Deinacrida connectens is adapted to be moderately freeze tolerant and is adapted to high elevation zones.' It is known to be omnivorous, but in the wild is generally observed feeding on plants. D. connectens has been observed in the wild browsing lichens, herbs and shrubs such as Aciphylla and Gaultheria depressa. In captivity, D. connectens has been observed to eat vegetables, fruit, raw beef, cheese and insects such as cicadas and beetles. Feeding generally occurs early at night, after D. connectens has emerged from their daytime cover.

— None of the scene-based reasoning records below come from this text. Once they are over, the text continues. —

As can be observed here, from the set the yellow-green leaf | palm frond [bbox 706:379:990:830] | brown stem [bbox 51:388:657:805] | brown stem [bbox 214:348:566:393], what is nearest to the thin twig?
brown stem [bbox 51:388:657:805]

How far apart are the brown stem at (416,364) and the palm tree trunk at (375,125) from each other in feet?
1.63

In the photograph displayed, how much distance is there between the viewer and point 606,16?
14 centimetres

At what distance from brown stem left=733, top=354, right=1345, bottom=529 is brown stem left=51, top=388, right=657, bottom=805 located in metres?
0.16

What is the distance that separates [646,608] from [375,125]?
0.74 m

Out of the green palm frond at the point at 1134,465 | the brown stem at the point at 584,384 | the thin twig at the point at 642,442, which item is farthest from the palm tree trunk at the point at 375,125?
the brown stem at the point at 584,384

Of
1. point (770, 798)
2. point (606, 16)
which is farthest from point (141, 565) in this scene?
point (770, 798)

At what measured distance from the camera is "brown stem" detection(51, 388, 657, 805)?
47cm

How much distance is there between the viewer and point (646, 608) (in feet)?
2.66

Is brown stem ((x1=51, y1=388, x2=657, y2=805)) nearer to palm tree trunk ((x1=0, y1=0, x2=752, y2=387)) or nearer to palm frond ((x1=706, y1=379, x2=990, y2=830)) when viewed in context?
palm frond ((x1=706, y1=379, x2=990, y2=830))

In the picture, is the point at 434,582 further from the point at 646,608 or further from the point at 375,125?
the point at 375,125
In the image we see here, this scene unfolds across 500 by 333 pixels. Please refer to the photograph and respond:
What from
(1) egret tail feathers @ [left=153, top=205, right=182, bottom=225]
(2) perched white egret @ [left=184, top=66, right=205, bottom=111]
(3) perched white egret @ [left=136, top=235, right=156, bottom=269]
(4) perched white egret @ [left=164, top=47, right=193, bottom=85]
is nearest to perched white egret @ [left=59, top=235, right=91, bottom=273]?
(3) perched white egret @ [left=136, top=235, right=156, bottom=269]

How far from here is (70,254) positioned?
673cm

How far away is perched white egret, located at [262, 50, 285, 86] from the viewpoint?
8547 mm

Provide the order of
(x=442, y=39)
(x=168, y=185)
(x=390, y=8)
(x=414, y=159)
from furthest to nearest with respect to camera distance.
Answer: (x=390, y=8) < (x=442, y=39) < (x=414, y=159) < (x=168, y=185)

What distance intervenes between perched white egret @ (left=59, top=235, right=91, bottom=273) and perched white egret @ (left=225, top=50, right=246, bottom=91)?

It is known to be capable of dispersing some fleshy fruit seeds by endozoochory. In an experiment, D. connectens' ability to disperse seeds of Gaultheria depressa by feeding was found to be dependent on the size of the wētā. At smaller sizes, fewer seeds were eaten and the wētā could be considered seed predators, (almost no seeds made it intact through the guts of individuals measuring 2 cm or less). With larger sized wētā however, thousands of seeds were consumed, some of which were presumably capable of being dispersed large distances, suggesting D. connectens can act as a seed disperser. One captive individual D. connectens was recorded successfully passing 686 intact seeds.

== Genetics ==
Genetic diversity within Deinacrida connectens is high, being much greater than normal for insects. In a phylogeography study of D. connectens, research found seven genetic lineages from mtDNA haplotypes, where each occupied a discrete geographic region. The average genetic difference between haplotypes was 4.8%. This genetic structure combined with lineage age estimations suggests D. connectens radiated during the Pliocene mountain building that created the Southern Alps four million years ago. It was also suggested that subsequent glaciation may have helped foster isolation between population of D. connectens. The scree wētā is diploid with an even number of chromosomes in females, and an odd number in males, but populations within this species have differing numbers of chromosomes. There are seven known karyotypes (a complete set of chromosomes) within D. connectens. These karyotypes range from seventeen to twenty-two chromosomes.

==Conservation==
Under the New Zealand Threat Classification System as of 2022, Deinacrida connectens is listed as a "Not Threatened" species with the qualifier of "Data Poor: Trend". Due to being restricted to high elevation, it is thought that introduced mammalian predators are not a threat to D. connectens populations, since these predators are uncommon in these regions. This is in contrast to other Deinacrida species, which are generally at lower elevation and are more frequently preyed upon by introduced predators, causes a decline in giant wētā species abundance.